# Excerpt to read:
━━━

Compass Therapeutics Announces Its Poster Presentation Entitled "Enhanced Efficacy of CTX-471, A CD137 Agonist Antibody, In Models Of Immune Checkpoint Failure Via Simultaneous Blockade Of Neo-Angiogenesis" American Association For Cancer Research Annual Meeting, April 25–30, 2025 In Chicago, Illinois

• CTX-471 monotherapy demonstrated efficacy in multiple murine models, including models highly resistant to immune checkpoint inhibitors.
• Combining CTX-471 with tovecimig (CTX-009) markedly increased anti-tumor efficacy in these models.
• Tovecimig in combination with CTX-471 showed evidence of enhanced innate and adaptive anti-tumor immunity ranging from increased tumor cell killing to increased antigen presentation and interferon signaling.
• The combination of tovecimig and CTX-471 has the potential to be an effective therapeutic regimen in patients where checkpoint inhibitors have failed, including anti-PD-1 and anti-PD-L1 antibodies.

Compass Therapeutics, Inc. (NASDAQ:CMPX), a clinical-stage, oncology-focused biopharmaceutical company developing proprietary antibody-based therapeutics, today announced its poster presentation entitled "Enhanced Efficacy of CTX-471, A CD137 Agonist Antibody, In Models of Immune Checkpoint Failure Via Simultaneous Blockade of Neo-Angiogenesis" at the American Association for Cancer Research (AACR) Annual Meeting, from April 25–30, 2025, at the McCormick Place Convention Center in Chicago, IL.

"We are encouraged by the preclinical data shared at AACR, which demonstrated increases in the tumoral immune infiltrate in several mouse models following CTX-471 monotherapy," said Thomas Schuetz, M.D., Ph.D., Chief Executive Officer and Scientific Founder of Compass. "Our results also suggest that combining CTX-471 with a next-generation anti-angiogenic agent such as tovecimig might not only enhance therapeutic efficacy and duration of response to CTX-471, but may also provide clinical benefit to patients in whom checkpoint inhibitors have failed. We look forward to advancing our ongoing work in these programs, with potential application across multiple solid tumor types and patient populations."

Tovecimig in combination with CTX-471 demonstrated compelling activity in multiple murine models, including novel models highly resistant to immune checkpoint inhibitors:

• CT26B2m and MC38B2m knockout mouse tumor models, engineered to mimic HLA loss in patients (B2m: beta-2 microglobulin).

━━━

Spatial grounding data
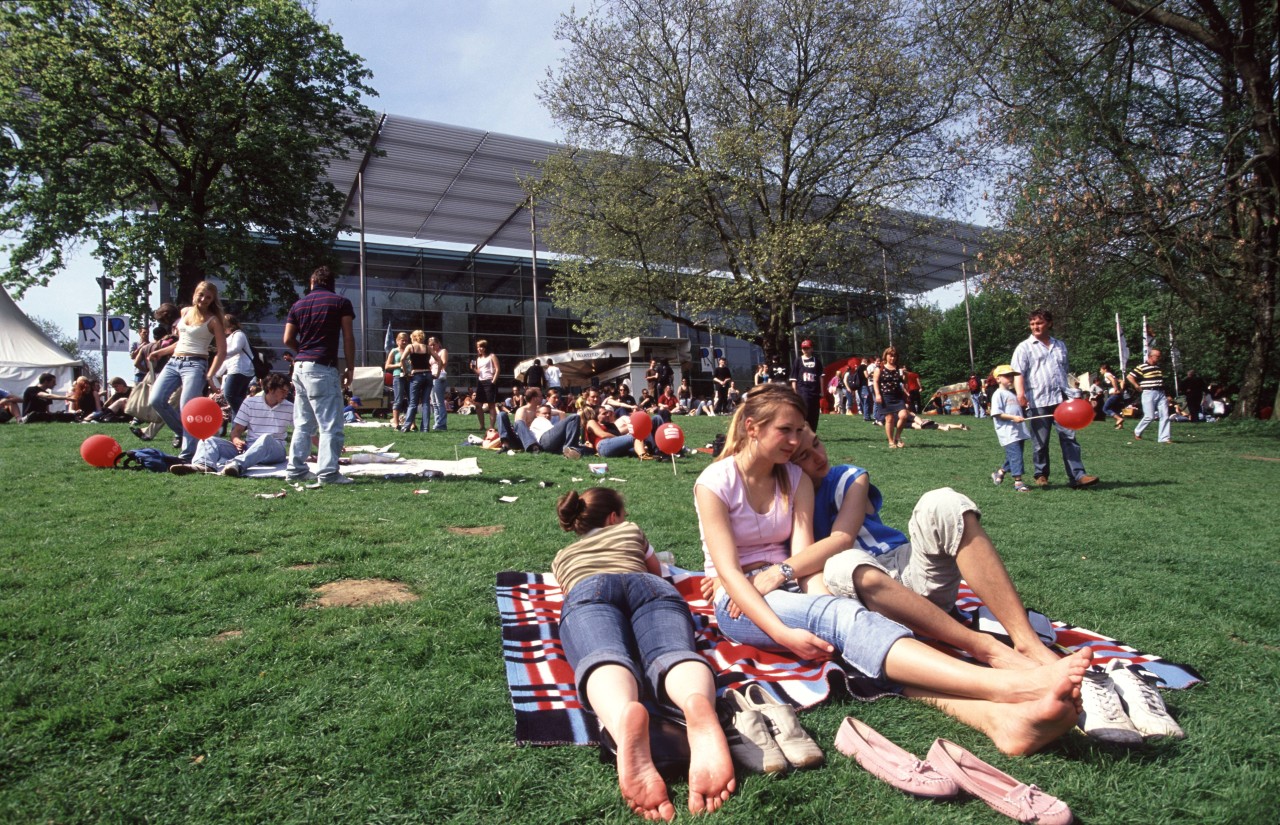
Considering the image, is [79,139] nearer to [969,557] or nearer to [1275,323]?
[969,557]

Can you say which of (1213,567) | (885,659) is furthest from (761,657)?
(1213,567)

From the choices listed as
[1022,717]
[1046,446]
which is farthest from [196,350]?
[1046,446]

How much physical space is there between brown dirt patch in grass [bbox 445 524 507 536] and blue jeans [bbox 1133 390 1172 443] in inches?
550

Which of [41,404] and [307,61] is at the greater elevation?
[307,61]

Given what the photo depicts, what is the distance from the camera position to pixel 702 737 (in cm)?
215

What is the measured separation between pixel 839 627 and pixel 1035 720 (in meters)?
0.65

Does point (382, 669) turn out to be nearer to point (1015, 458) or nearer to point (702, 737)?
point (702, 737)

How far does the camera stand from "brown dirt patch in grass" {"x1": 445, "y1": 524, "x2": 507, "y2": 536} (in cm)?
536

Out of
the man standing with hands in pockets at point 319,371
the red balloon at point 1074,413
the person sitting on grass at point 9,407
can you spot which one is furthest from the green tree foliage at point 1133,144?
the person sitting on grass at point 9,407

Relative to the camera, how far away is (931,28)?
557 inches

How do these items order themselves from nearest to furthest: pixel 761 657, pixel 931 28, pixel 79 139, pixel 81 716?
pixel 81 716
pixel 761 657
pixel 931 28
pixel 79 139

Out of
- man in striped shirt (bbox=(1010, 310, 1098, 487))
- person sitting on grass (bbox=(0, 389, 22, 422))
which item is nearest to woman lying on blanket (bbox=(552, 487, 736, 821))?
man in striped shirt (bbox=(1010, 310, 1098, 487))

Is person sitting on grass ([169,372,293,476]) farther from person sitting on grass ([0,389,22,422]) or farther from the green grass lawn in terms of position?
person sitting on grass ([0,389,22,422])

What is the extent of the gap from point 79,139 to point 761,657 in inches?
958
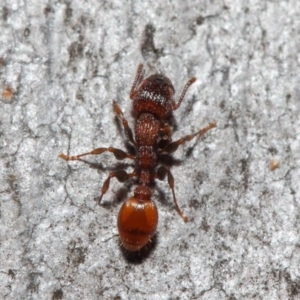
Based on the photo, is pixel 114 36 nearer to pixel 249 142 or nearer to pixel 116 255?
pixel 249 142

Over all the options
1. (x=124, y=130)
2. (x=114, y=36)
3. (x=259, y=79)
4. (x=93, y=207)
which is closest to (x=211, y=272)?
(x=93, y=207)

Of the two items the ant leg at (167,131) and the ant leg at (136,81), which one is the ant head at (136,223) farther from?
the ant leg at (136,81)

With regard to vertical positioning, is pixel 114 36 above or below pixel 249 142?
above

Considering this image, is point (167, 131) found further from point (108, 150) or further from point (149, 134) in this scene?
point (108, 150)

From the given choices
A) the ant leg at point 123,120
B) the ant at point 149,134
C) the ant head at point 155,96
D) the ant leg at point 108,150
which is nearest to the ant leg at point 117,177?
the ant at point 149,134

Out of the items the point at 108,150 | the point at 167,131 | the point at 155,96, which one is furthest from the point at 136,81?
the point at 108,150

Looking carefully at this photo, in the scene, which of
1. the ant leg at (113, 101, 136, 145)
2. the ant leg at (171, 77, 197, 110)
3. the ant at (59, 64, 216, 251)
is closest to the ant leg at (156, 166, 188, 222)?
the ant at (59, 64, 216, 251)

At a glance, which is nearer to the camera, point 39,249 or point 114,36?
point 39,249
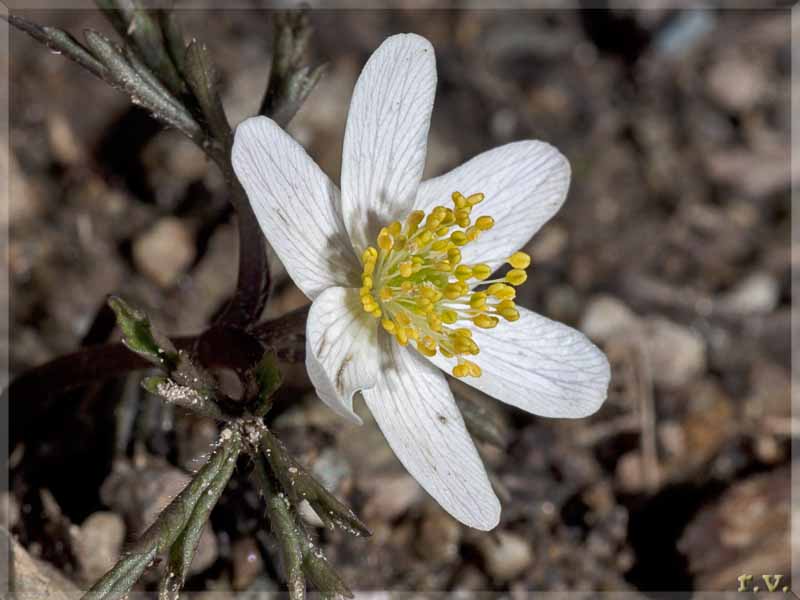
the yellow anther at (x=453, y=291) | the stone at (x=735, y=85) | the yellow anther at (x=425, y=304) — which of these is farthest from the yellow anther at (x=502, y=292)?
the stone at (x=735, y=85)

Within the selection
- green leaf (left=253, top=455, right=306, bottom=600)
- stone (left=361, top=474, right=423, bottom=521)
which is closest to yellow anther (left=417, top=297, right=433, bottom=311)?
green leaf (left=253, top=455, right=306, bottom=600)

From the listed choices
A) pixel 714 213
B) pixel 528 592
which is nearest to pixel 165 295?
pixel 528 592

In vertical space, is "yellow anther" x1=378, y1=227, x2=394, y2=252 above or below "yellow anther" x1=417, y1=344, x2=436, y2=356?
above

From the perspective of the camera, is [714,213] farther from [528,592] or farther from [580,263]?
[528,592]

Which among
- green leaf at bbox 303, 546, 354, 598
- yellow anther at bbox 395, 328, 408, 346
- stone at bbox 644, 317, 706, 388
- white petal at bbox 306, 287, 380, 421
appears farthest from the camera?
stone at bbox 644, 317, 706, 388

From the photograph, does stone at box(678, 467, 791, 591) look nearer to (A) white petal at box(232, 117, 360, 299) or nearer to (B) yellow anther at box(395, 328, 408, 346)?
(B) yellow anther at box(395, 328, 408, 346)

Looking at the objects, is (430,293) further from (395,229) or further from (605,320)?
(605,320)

━━━

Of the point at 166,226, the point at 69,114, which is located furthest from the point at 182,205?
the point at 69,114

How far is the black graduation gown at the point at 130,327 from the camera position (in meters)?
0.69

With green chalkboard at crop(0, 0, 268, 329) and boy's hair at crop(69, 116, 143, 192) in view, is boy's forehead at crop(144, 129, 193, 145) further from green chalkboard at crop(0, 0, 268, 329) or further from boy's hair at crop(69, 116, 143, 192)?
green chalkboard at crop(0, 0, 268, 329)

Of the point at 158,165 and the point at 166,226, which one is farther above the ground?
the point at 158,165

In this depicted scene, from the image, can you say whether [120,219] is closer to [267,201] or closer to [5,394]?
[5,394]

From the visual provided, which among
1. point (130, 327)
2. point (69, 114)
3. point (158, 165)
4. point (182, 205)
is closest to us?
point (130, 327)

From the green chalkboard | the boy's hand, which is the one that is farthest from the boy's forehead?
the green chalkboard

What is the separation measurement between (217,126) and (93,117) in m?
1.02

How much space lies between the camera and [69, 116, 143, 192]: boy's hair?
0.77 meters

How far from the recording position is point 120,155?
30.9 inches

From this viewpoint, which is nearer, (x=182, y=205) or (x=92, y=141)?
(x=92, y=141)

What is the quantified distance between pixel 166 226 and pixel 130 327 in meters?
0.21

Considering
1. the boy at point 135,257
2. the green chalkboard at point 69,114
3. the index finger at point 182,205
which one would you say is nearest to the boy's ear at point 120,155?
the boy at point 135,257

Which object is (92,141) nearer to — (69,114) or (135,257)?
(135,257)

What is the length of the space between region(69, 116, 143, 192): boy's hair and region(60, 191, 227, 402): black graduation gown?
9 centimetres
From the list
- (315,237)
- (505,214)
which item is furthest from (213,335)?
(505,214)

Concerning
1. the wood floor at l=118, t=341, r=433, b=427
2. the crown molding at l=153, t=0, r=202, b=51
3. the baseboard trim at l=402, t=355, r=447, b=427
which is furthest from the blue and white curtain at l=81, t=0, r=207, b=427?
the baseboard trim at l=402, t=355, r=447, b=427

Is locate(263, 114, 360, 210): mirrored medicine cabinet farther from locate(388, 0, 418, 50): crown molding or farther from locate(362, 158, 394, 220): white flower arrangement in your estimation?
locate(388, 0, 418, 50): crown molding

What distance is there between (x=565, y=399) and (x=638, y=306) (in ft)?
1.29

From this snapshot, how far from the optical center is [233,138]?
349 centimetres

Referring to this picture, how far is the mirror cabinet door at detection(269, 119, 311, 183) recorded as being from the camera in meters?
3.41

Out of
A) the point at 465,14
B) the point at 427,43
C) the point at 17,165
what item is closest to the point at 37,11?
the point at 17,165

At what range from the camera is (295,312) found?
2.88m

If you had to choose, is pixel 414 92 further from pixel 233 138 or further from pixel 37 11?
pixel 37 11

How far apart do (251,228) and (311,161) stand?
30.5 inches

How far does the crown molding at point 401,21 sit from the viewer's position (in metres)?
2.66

━━━

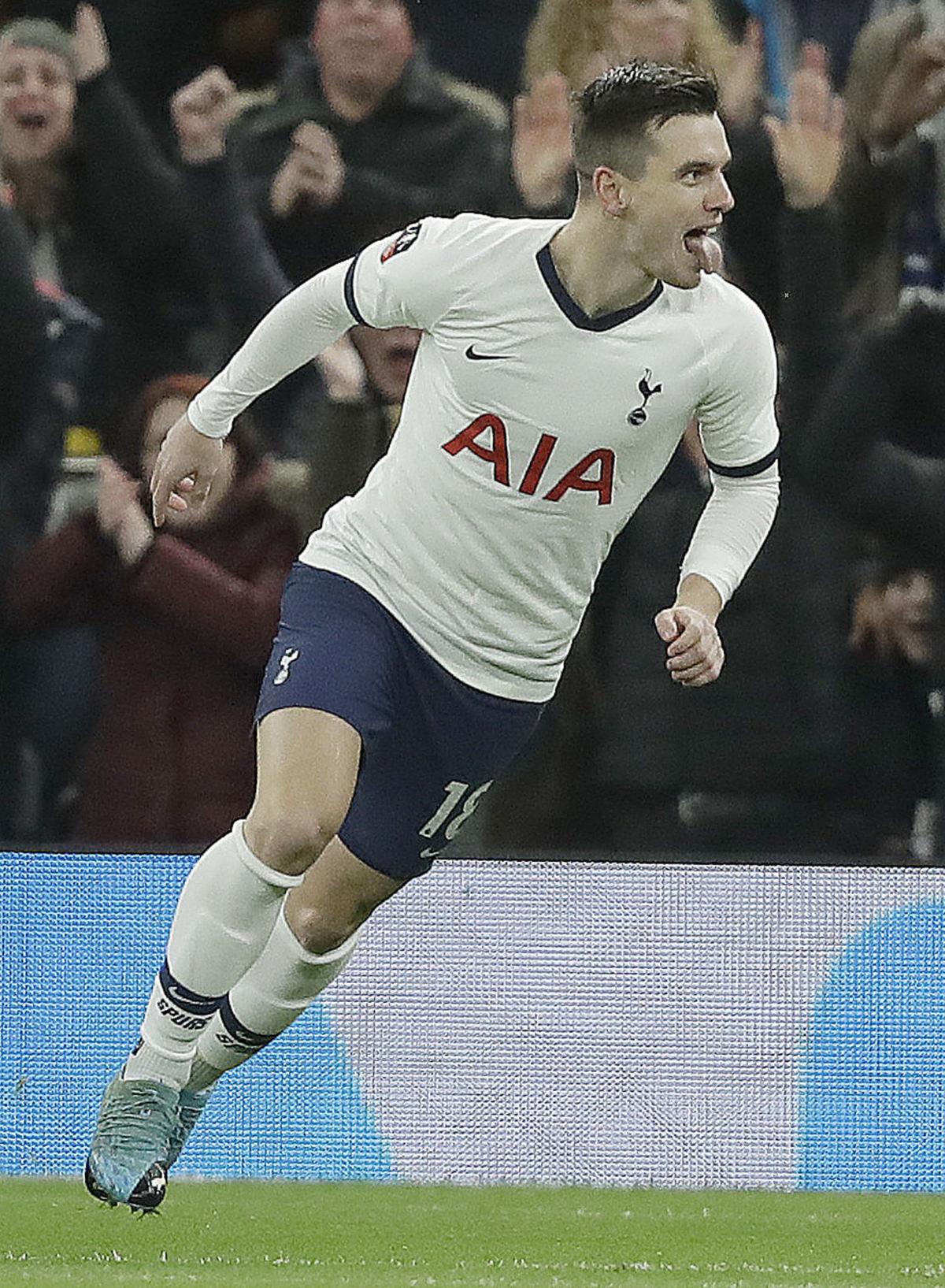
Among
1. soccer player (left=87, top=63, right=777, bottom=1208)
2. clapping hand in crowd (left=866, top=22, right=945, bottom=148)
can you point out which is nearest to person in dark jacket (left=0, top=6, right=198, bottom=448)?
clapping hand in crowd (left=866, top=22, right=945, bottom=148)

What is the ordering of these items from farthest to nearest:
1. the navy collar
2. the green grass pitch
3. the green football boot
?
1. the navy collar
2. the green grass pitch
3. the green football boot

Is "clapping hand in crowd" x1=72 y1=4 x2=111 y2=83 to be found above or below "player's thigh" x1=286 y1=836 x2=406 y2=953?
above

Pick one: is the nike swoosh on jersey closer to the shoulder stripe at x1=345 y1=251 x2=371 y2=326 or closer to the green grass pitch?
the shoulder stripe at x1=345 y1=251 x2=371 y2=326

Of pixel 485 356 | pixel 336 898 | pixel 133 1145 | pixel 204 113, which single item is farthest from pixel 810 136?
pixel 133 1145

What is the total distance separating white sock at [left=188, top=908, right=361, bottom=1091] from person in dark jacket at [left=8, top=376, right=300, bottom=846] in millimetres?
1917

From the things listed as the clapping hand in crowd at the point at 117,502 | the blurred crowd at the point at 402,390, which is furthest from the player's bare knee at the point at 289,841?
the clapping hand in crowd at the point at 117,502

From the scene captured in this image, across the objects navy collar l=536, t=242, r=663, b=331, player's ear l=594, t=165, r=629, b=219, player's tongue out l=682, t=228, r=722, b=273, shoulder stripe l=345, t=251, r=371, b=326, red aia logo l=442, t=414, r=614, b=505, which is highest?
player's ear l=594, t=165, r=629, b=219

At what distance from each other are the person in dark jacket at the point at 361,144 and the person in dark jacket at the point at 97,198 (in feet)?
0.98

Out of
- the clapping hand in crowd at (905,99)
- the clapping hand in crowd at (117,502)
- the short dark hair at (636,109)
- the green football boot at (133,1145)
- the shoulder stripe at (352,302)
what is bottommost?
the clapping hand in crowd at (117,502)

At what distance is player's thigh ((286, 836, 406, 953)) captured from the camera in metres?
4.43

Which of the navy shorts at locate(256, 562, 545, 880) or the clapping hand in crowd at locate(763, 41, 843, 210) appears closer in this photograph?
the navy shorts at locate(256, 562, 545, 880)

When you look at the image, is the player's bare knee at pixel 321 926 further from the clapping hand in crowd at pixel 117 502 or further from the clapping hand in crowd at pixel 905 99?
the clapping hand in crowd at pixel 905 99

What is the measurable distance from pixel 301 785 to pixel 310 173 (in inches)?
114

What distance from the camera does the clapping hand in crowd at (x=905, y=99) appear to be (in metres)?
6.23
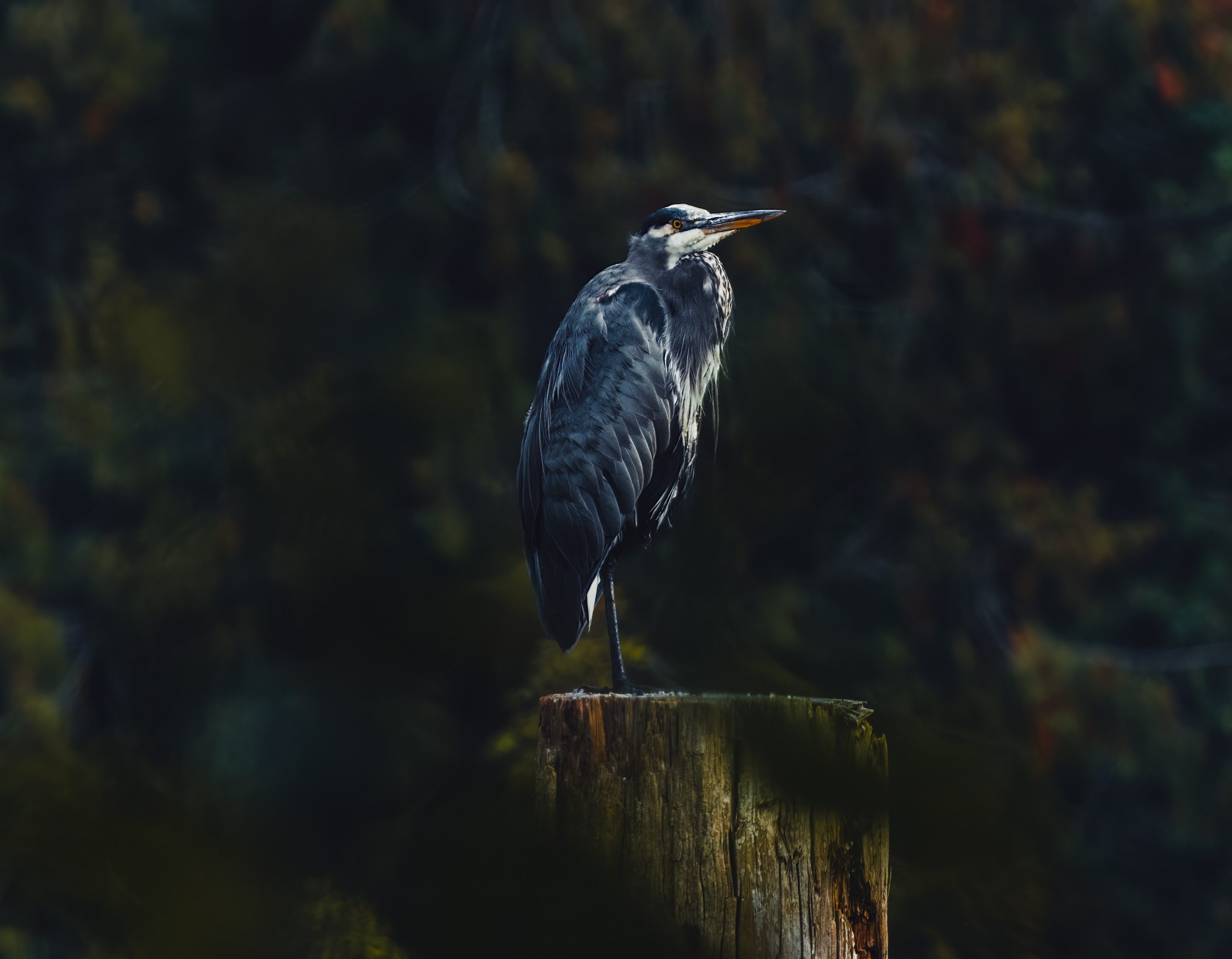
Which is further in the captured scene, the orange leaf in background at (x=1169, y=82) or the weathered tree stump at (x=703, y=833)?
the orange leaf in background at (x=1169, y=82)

━━━

# Try it:
Answer these questions about the Compass Therapeutics announcement:
1. At which venue is the AACR Annual Meeting held?
2. What titles does Thomas Schuetz hold at Compass?
3. What does the abbreviation B2m stand for?

# Solved exercise:
1. The McCormick Place Convention Center in Chicago, IL.
2. Chief Executive Officer and Scientific Founder.
3. Beta-2 microglobulin.